A.M. Best Co. has affirmed the its ratings on The Manufacturers Life Insurance Co., John Hancock Life Insurance Co., Manulife Financial Corp., and their affiliates. The outlook for all ratings is stable.

The firm indicates that its ratings of Manulife, “reflect its leadership position in multiple global markets as evidenced by strong franchises in Canada and the United States and a growing presence in Asia, increasing profitability from its geographically diversified businesses, its strong capitalization and conservative reserving practices… Manulife’s product, operational and geographic diversification, as well as its leadership position in many of its markets, continues to provide the company with a growing revenue base and increased earnings. Furthermore, Manulife maintains a leadership position as a North American life and property/casualty retrocessionaire.”

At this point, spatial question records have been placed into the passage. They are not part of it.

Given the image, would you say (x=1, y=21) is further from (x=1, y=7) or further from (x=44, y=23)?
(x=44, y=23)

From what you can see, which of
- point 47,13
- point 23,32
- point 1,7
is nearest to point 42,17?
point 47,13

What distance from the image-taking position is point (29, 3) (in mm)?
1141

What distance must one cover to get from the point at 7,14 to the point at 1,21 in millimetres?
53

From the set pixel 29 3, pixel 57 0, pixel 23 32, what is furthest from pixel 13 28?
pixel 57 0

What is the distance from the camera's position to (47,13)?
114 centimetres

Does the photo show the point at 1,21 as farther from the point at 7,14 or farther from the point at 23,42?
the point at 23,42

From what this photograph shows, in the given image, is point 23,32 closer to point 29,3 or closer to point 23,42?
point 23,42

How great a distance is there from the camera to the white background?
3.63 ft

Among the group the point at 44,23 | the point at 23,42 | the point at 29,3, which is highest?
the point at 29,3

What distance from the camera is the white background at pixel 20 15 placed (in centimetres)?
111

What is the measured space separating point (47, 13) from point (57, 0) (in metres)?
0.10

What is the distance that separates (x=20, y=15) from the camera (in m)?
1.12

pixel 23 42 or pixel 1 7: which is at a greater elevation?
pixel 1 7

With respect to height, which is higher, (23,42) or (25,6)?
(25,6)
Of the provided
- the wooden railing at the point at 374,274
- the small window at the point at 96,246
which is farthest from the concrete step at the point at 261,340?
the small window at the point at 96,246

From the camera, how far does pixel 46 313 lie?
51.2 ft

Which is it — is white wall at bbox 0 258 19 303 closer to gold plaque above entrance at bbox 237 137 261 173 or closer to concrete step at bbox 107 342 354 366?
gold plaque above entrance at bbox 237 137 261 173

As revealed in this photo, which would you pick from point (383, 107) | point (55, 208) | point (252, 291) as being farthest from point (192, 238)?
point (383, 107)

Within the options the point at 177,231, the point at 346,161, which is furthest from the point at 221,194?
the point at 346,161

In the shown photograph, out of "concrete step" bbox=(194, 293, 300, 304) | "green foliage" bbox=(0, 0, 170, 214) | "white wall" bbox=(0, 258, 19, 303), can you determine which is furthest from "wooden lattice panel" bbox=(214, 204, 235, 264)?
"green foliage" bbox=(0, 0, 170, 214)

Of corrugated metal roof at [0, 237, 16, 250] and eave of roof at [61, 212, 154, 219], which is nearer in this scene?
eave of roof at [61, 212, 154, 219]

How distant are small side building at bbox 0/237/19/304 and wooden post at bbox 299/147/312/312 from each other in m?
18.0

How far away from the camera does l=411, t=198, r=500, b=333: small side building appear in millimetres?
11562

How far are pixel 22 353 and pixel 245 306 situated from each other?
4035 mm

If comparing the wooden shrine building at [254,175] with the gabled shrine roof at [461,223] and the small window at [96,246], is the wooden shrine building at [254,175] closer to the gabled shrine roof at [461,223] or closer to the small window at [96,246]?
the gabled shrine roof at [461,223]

In addition, Manulife has successfully integrated its 2004 acquisition of John Hancock Financial Services with its existing U.S. operations, achieving significant costs savings. “The introduction of new products to John Hancock’s distribution strengthened its leadership positions in the long-term care, variable annuity and life and small case pension businesses in the United States. In addition, these actions improved the overall profitability of its U.S. operations and increased market share,” it adds.

In the Canadian insurance market, A.M. Best says that MLI maintains a leadership position, and the merger of John Hancock’s Canadian subsidiary, Maritime Life, into MLI enhanced that position. “The guaranteed minimum withdrawal benefit incorporated into MLI’s segregated fund offering in late 2006 was a first in the Canadian market and demonstrated Manulife’s ability to incorporate product design common in the U.S. Market,” it says.

“Partially offsetting these strengths is the equity market risk that Manulife incurs through its large portfolio of investment linked products. Variable products expose Manulife to equity market fluctuations, which it currently does not hedge,” the rating agency notes. “Ongoing low interest rates have resulted in net outflows in its fixed products in the United States, and A.M. Best expects competition to remain fierce in Manulife’s domestic and foreign markets. Finally, the long-term care market in the United States has been subject to adverse claims experience primarily on older blocks of business, which has led to reserve strengthening for many carriers.”